M. François Marc. Cet amendement, qui s'inscrit dans la même logique que les précédents, vise à ce que le rapport du conseil d'administration à l'assemblée générale indique les principes et les critères retenus pour calculer la rémunération des dirigeants.
Les salaires annuels perçus par les dirigeants dépassent souvent plusieurs millions d'euros ; s'y ajoutent de très avantageux plans de stock-options. Ainsi, le salaire moyen des dirigeants des entreprises du CAC 40 représente environ 500 fois le montant du SMIC.
De tels niveaux de rémunération sont proprement injustifiables, comme le soulignent de nombreux observateurs, par exemple l'ancien président de la Banque fédérale américaine, Paul Volcker. Selon lui, les performances des chefs d'entreprise ne peuvent être considérées comme le fondement de tels écarts de rémunérations.

------------------------------------------------

Exercices proposés:
**a)** Recopiez fidèlement le passage de l'extrait sur la rémunération des dirigeants allant de « Les salaires annuels » jusqu'à « écarts de rémunérations. ».
**b)** D'après l'extrait sur la rémunération des dirigeants, les affirmations suivantes sont-elles exactes ? Répondez par oui ou par non et citez à l'identique les mots qui le prouvent.
(i) Le salaire moyen des dirigeants des entreprises du CAC 40 équivaut à environ 500 fois le SMIC.
(ii) Selon Paul Volcker, les performances des chefs d'entreprise justifient ces écarts de rémunération.
(iii) L'amendement demande que le rapport du conseil d'administration précise les critères retenus pour calculer la rémunération des dirigeants.
**c)** Prolongez l'extrait sur la rémunération des dirigeants au-delà de sa dernière phrase.
Les enregistrements ci-après proviennent d'une autre source.

------------------------------------------------

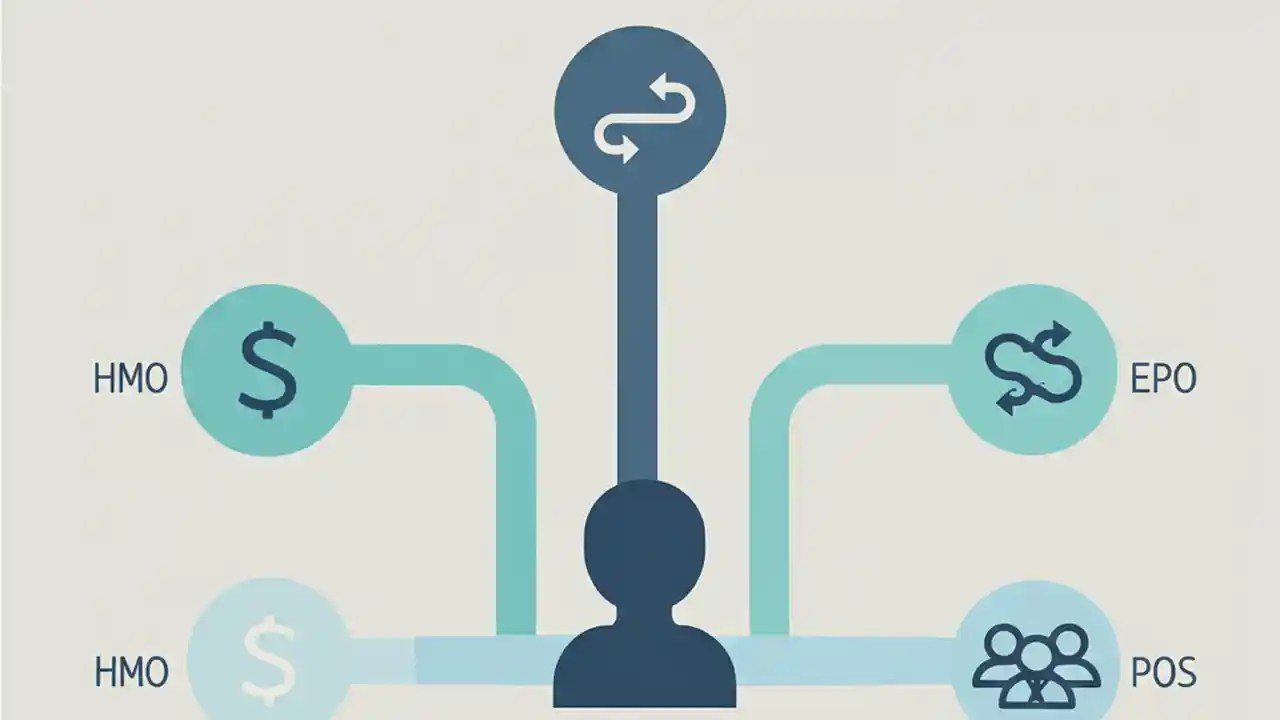 HMO

$

EPO

HMO

$

POS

------------------------------------------------

Liste des réponses:
**a)**
Les salaires annuels perçus par les dirigeants dépassent souvent plusieurs millions d'euros ; s'y ajoutent de très avantageux plans de stock-options. Ainsi, le salaire moyen des dirigeants des entreprises du CAC 40 représente environ 500 fois le montant du SMIC.
De tels niveaux de rémunération sont proprement injustifiables, comme le soulignent de nombreux observateurs, par exemple l'ancien président de la Banque fédérale américaine, Paul Volcker. Selon lui, les performances des chefs d'entreprise ne peuvent être considérées comme le fondement de tels écarts de rémunérations.

**b)**
(i) Oui : « le salaire moyen des dirigeants des entreprises du CAC 40 représente environ 500 fois le montant du SMIC ».
(ii) Non : « les performances des chefs d'entreprise ne peuvent être considérées comme le fondement de tels écarts de rémunérations ».
(iii) Oui : « indique les principes et les critères retenus pour calculer la rémunération des dirigeants ».

**c)**
En outre, il n'aura échappé à personne que les dirigeants ne sont pas, à la différence des petits actionnaires, soumis au risque. A la lumière des événements de ces derniers mois, nous sommes amenés à constater que leur prétendue responsabilité n'est qu'un mythe : en cas d'incompétence, après avoir nui gravement à la santé de leur entreprise et détruit la capitalisation boursière de celle-ci, ils sont certes « éjectés » de leur poste - on en a vu de nombreux exemples récemment -, mais ils ne partent pas démunis, loin de là ! En effet, ils perçoivent des indemnités de départ colossales : c'est ce que l'on appelle les « parachutes en or ».
Par ailleurs, leurs plans de stock-options les garantissent contre la baisse des cours, à la différence des petits actionnaires, qui sont contraints de la subir. A cet égard, comment ne pas s'indigner de l'émission de nouvelles stock-options encore plus avantageuses que les précédentes, pour neutraliser les conséquences de la mauvaise gestion des dirigeants ?
L'extravagance des rémunérations de certains dirigeants nuit incontestablement à la santé économique des entreprises.
M. Jean Arthuis, président de la commission des finances. C'est vrai.
M. François Marc. Elles finissent souvent par peser significativement sur le résultat, et il ne fait aucun doute que les énormes moyens qui sont consacrés à leur paiement pourraient être alloués de façon plus utile.
Cet amendement vise donc à accroître la transparence, afin que les actionnaires puissent éventuellement faire valoir leur désaccord sur la politique de rémunération mise en oeuvre dans l'entreprise. Une fois encore, il s'agit de renforcer les contre-pouvoirs.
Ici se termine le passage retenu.